- **WHAT THE EXERCISE ASKS**: Of the lines below, write out exactly those from the line with "ENEGON Sostituzione della" through the line with "Купить квартиру ул. Спортивная, д.2", both included, and skip the rest.

- **DATASET EXTRACT**:

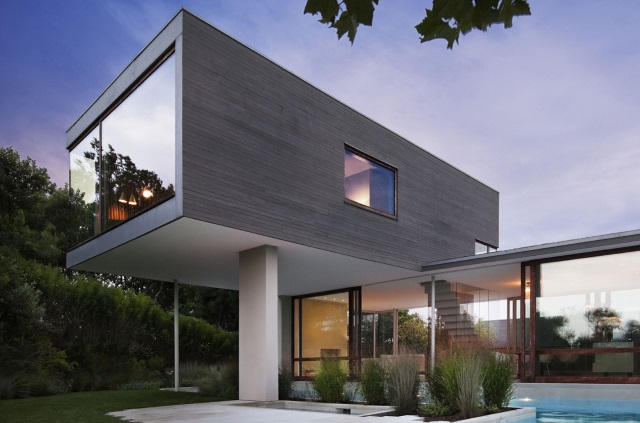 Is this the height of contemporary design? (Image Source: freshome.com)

* * *

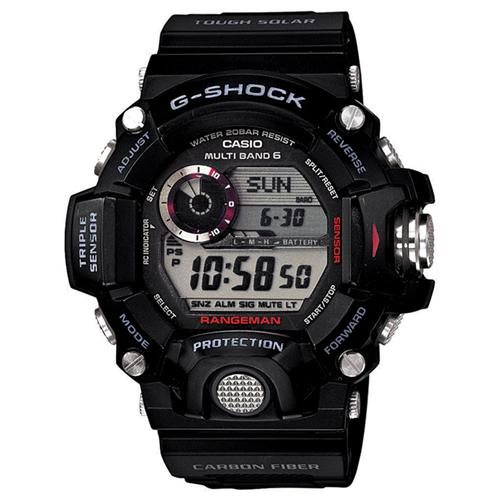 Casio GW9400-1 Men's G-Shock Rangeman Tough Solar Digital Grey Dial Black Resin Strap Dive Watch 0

--

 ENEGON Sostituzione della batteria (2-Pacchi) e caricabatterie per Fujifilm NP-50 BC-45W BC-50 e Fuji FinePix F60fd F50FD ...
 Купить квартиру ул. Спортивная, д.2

- **ANSWER BOX**:
 ENEGON Sostituzione della batteria (2-Pacchi) e caricabatterie per Fujifilm NP-50 BC-45W BC-50 e Fuji FinePix F60fd F50FD ...
 Купить квартиру ул. Спортивная, д.2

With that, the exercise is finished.